From: Andrea Arcangeli <aarcange@redhat.com>
To: KAMEZAWA Hiroyuki <kamezawa.hiroyu@jp.fujitsu.com>
Cc: linux-mm@kvack.org, Marcelo Tosatti <mtosatti@redhat.com>,
Adam Litke <agl@us.ibm.com>, Avi Kivity <avi@redhat.com>,
Izik Eidus <ieidus@redhat.com>,
Hugh Dickins <hugh.dickins@tiscali.co.uk>,
Nick Piggin <npiggin@suse.de>, Rik van Riel <riel@redhat.com>,
Mel Gorman <mel@csn.ul.ie>, Andi Kleen <andi@firstfloor.org>,
Dave Hansen <dave@linux.vnet.ibm.com>,
Benjamin Herrenschmidt <benh@kernel.crashing.org>,
Ingo Molnar <mingo@elte.hu>, Mike Travis <travis@sgi.com>,
Christoph Lameter <cl@linux-foundation.org>,
Chris Wright <chrisw@sous-sol.org>,
Andrew Morton <akpm@linux-foundation.org>
Subject: Re: [PATCH 27 of 28] memcg compound
Date: Fri, 18 Dec 2009 17:02:17 +0100 [thread overview]
Message-ID: <20091218160217.GO29790@random.random> (raw)

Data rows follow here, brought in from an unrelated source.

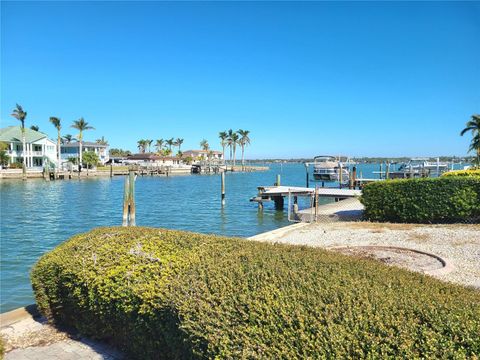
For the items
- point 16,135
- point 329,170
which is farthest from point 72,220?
point 16,135

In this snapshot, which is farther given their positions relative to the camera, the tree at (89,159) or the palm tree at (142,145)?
the palm tree at (142,145)

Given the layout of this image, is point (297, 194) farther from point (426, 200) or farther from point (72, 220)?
point (72, 220)

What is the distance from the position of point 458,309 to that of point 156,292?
9.32 ft

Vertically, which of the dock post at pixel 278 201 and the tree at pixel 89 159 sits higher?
the tree at pixel 89 159

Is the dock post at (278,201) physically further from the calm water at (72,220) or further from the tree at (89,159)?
the tree at (89,159)

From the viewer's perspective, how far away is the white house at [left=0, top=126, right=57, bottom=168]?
7150 cm

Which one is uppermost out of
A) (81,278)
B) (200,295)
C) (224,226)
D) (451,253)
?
(200,295)

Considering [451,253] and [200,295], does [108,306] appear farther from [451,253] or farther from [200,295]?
[451,253]

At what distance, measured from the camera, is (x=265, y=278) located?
346cm

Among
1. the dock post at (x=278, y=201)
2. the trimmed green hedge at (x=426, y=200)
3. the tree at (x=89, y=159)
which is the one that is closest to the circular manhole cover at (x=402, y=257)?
the trimmed green hedge at (x=426, y=200)

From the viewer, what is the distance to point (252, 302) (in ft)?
10.5

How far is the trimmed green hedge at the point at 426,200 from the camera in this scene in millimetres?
14086

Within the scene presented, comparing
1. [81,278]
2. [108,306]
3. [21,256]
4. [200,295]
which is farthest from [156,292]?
[21,256]

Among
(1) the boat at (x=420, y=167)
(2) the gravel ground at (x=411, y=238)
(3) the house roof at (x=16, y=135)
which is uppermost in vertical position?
(3) the house roof at (x=16, y=135)
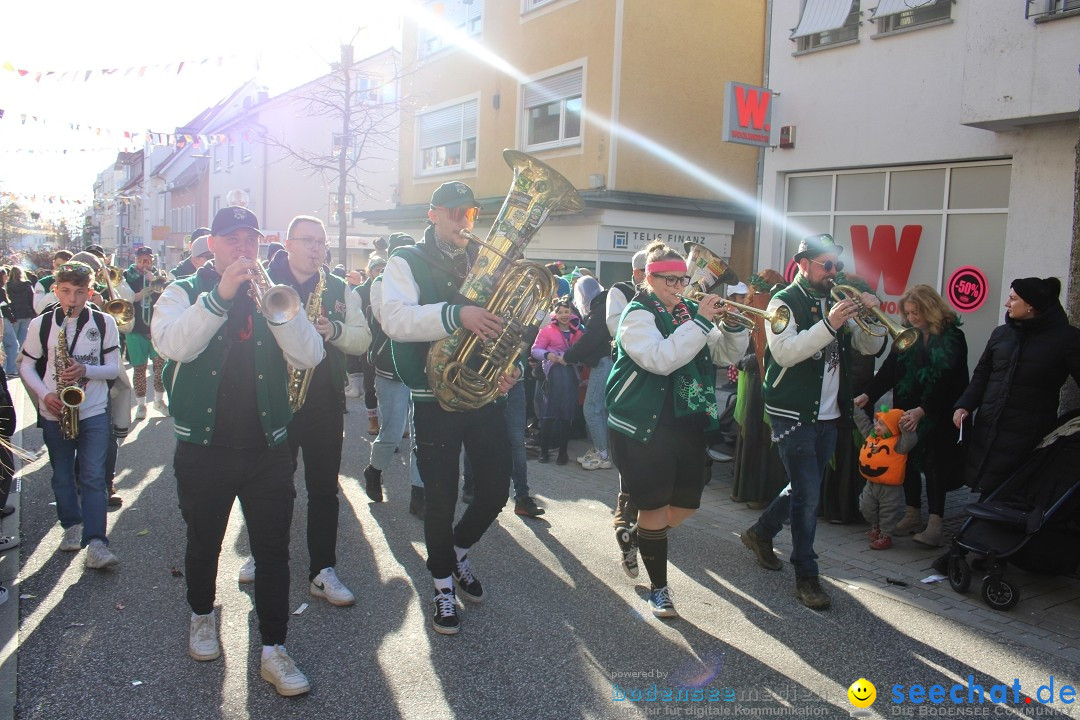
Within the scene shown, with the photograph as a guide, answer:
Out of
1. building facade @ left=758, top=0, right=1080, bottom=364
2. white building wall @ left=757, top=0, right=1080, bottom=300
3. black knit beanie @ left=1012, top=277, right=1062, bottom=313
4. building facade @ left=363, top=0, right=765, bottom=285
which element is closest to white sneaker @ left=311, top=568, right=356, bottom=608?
black knit beanie @ left=1012, top=277, right=1062, bottom=313

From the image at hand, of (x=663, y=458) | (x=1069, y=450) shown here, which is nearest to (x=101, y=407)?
(x=663, y=458)

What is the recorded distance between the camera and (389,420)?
6.81m

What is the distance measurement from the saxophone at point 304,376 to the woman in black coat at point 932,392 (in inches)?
161

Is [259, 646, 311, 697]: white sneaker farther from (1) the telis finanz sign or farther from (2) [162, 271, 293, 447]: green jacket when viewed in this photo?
(1) the telis finanz sign

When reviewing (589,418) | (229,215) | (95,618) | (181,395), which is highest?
(229,215)

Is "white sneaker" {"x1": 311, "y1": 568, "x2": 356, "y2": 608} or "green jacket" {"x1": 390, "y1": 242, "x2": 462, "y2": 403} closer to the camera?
"green jacket" {"x1": 390, "y1": 242, "x2": 462, "y2": 403}

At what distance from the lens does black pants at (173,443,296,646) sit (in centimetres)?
358

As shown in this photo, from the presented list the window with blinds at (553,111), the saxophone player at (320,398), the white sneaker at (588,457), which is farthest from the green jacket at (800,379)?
the window with blinds at (553,111)

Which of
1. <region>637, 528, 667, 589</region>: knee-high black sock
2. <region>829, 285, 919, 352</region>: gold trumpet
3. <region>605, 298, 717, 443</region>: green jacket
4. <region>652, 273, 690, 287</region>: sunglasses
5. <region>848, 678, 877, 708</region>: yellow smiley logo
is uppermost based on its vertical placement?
<region>652, 273, 690, 287</region>: sunglasses

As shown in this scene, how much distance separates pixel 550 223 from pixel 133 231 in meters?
62.4

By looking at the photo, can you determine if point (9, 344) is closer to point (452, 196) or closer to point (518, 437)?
point (518, 437)

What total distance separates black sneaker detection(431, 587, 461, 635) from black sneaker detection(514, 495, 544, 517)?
2084 millimetres

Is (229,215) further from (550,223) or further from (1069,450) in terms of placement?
(550,223)

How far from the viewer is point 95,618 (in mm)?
4332
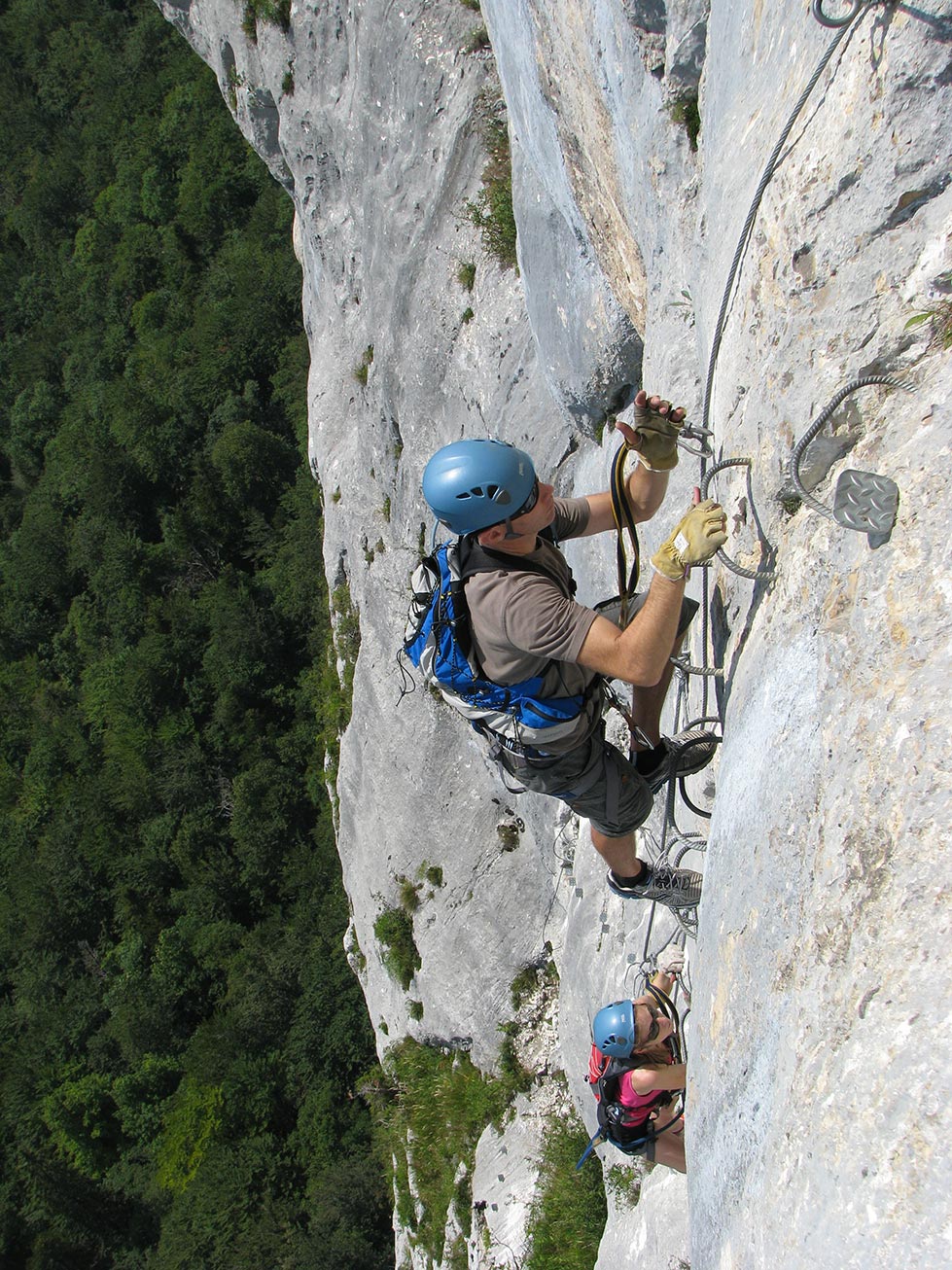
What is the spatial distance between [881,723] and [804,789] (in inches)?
14.9

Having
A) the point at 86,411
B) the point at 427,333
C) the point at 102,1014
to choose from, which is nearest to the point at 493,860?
the point at 427,333

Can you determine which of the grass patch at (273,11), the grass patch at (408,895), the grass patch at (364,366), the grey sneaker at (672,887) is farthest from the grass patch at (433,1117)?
the grass patch at (273,11)

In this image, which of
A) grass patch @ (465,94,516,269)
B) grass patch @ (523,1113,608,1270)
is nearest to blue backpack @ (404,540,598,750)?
grass patch @ (523,1113,608,1270)

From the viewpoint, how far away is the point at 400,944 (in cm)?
1224

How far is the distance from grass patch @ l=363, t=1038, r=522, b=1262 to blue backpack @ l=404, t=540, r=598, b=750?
6863 millimetres

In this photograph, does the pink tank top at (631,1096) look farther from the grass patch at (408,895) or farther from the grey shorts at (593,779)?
the grass patch at (408,895)

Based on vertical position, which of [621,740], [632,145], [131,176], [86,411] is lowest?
[621,740]

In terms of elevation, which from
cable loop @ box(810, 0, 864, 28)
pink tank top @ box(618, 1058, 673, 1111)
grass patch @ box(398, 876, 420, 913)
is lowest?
pink tank top @ box(618, 1058, 673, 1111)

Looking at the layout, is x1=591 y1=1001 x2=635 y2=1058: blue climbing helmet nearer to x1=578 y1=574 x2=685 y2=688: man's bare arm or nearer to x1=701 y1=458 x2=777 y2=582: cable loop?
x1=578 y1=574 x2=685 y2=688: man's bare arm

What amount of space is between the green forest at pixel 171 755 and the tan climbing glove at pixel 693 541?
2137 centimetres

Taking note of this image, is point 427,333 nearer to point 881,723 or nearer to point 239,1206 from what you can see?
point 881,723

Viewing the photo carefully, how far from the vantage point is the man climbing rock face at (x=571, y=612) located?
314 cm

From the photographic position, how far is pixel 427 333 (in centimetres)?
1040

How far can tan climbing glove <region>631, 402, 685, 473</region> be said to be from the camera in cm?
337
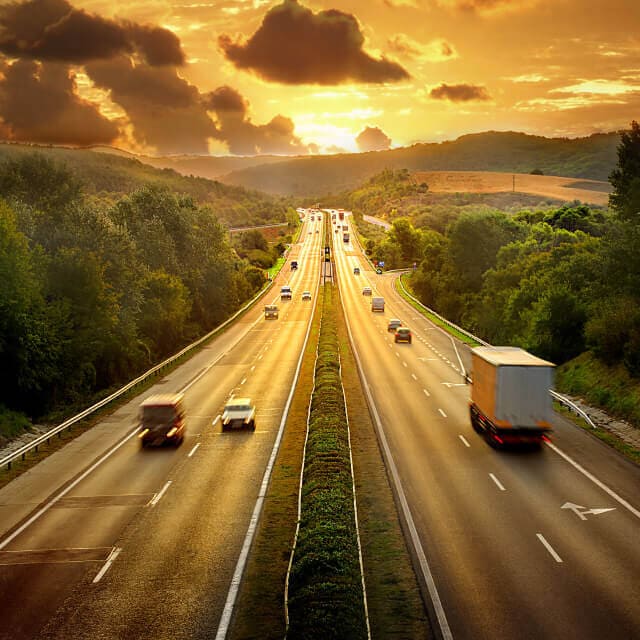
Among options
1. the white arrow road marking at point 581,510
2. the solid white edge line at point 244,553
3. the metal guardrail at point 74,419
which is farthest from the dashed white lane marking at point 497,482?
the metal guardrail at point 74,419

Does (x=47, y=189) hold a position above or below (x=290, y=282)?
above

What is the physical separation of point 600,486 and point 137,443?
2171 cm

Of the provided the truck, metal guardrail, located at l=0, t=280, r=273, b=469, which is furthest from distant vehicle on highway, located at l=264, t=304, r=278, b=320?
the truck

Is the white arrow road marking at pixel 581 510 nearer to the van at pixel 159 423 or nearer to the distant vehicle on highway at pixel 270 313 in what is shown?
the van at pixel 159 423

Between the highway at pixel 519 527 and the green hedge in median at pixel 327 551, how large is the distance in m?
2.32

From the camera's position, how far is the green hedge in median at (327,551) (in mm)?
13617

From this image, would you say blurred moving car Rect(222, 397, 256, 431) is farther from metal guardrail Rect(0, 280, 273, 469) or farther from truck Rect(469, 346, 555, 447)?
truck Rect(469, 346, 555, 447)

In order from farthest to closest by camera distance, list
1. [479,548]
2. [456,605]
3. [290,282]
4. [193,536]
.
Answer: [290,282] → [193,536] → [479,548] → [456,605]

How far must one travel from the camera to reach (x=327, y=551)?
56.0 ft

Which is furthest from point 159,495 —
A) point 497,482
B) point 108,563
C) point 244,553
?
point 497,482

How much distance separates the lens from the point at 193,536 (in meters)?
20.9

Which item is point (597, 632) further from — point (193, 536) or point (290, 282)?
point (290, 282)

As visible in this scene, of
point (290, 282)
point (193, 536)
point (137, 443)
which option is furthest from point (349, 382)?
point (290, 282)

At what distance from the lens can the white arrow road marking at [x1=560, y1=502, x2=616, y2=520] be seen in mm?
21891
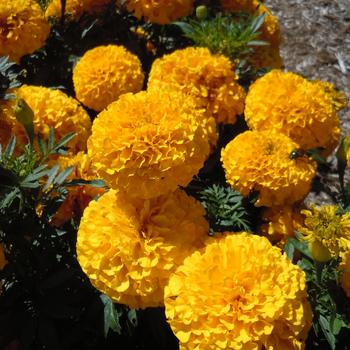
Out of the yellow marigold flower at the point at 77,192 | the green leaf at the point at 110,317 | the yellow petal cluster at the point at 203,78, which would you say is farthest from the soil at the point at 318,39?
the green leaf at the point at 110,317

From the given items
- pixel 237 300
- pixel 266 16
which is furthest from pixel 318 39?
pixel 237 300

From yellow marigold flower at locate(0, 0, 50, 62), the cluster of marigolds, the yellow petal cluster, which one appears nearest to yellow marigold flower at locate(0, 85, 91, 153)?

In-Reply-To: <20091218102701.7fa7124d.kamezawa.hiroyu@jp.fujitsu.com>
On Fri, Dec 18, 2009 at 10:27:01AM +0900, KAMEZAWA Hiroyuki wrote:
> > diff --git a/mm/memcontrol.c b/mm/memcontrol.c
> > --- a/mm/memcontrol.c
> > +++ b/mm/memcontrol.c
> > @@ -1288,15 +1288,20 @@ static atomic_t memcg_drain_count;
> > * cgroup which is not current target, returns false. This stock will be
> > * refilled.
> > */
> > -static bool consume_stock(struct mem_cgroup *mem)
> > +static bool consume_stock(struct mem_cgroup *mem, int *page_size)
> > {
> > struct memcg_stock_pcp *stock;
> > bool ret = true;
> >
> > stock = &get_cpu_var(memcg_stock);
> > - if (mem == stock->cached && stock->charge)
> > - stock->charge -= PAGE_SIZE;
> > - else /* need to call res_counter_charge */
> > + if (mem == stock->cached && stock->charge) {
> > + if (*page_size > stock->charge) {
> > + *page_size -= stock->charge;
> > + stock->charge = 0;
> > + ret = false;
> > + } else
> > + stock->charge -= *page_size;
> > + } else /* need to call res_counter_charge */
> > ret = false;
>
> I feel we should we skip this per-cpu caching method because counter overflow
> rate is the key for this workaround.
> Then,
> if (size == PAGESIZE)
> consume_stock()
> seems better to me.
Ok, I did it the way I did it, to be sure to never underestimate the
still available reserved space. Wasting 128k per cgroup seems no big
deal to me, so I can skip it. Clearly performace-wise including the
per-cpu reservation was worthless on 2M pages (reservation is 128k...)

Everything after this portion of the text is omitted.